**Task instructions**
Arrange the rows below, from the line containing "By how much" through the final line, as a Markdown table with the columns Number and Line. Put each line in its own entry, number the entries in order, and omit blank lines.

**Input rows**
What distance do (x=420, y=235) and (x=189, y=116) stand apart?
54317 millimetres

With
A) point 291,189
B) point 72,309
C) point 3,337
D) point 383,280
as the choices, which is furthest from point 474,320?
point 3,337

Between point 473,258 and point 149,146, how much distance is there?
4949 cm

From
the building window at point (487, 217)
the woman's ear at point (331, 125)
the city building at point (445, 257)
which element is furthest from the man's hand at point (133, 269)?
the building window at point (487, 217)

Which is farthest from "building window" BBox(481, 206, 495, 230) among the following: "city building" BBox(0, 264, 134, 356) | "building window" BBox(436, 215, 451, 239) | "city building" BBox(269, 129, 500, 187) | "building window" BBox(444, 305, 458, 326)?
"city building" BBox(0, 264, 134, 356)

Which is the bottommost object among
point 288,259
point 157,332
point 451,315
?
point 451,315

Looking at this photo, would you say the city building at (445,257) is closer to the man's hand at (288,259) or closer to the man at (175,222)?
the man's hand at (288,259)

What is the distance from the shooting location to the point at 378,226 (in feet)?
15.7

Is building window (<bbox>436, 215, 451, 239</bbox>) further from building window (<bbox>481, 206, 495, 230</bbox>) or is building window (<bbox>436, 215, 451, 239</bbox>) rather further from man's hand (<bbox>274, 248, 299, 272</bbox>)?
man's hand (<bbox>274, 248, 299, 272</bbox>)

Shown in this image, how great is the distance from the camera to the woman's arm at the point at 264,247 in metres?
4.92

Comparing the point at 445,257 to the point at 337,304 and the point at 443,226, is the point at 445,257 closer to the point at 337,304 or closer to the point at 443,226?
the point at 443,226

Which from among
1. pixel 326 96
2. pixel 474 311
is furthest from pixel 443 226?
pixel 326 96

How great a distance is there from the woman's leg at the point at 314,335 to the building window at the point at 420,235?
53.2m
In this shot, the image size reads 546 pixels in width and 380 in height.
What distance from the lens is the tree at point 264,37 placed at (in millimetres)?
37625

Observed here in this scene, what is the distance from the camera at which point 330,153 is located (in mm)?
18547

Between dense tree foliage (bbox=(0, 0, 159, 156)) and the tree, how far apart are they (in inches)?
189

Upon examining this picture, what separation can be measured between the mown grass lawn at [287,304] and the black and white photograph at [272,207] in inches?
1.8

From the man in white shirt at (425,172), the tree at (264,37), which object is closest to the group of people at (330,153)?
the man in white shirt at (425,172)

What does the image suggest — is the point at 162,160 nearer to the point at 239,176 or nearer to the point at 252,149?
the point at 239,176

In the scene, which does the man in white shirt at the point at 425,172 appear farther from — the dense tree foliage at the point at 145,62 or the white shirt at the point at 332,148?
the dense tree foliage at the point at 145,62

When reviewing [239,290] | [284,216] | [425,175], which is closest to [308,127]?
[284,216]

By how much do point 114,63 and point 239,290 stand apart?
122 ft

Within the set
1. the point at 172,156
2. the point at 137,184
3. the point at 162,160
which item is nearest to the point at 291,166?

**Output of the exercise**
| Number | Line |
|---|---|
| 1 | By how much do point 114,63 and point 239,290 stand apart? |
| 2 | 122 ft |
| 3 | Within the set |
| 4 | 1. the point at 172,156 |
| 5 | 2. the point at 137,184 |
| 6 | 3. the point at 162,160 |
| 7 | which item is nearest to the point at 291,166? |